- **Task to carry out**: Copy the listing word for word, starting at its very first line and going on through the line with "2.21 meters", including that line.

------------------------

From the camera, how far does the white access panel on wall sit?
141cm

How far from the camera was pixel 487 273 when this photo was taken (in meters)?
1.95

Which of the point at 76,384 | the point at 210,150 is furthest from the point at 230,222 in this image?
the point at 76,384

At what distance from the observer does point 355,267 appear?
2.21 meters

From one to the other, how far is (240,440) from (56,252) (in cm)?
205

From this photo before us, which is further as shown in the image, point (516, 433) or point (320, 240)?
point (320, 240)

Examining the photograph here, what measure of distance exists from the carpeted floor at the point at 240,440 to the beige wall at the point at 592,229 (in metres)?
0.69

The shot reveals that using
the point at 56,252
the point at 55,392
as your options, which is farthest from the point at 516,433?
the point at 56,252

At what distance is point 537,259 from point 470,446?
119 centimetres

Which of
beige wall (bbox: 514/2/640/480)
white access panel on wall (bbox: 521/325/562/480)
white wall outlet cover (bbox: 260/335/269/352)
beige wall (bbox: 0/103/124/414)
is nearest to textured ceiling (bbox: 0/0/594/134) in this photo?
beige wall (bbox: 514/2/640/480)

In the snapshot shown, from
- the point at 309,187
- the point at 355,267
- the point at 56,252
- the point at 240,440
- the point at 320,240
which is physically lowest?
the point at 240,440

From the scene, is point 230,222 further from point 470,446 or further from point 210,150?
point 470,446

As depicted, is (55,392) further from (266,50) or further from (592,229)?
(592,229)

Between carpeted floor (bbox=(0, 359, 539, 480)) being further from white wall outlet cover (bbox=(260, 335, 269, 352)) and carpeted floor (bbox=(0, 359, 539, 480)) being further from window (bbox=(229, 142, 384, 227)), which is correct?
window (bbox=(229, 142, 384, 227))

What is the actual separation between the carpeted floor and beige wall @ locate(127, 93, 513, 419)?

------------------------

- **Correct result**:
From the camera, how far does the white access panel on wall sit?
141cm

How far from the camera was pixel 487 273 when this photo was taken (in meters)?
1.95

Which of the point at 76,384 | the point at 210,150 is furthest from the point at 230,222 in this image?
the point at 76,384

At what distance from the observer does point 355,267 appear?
2.21 meters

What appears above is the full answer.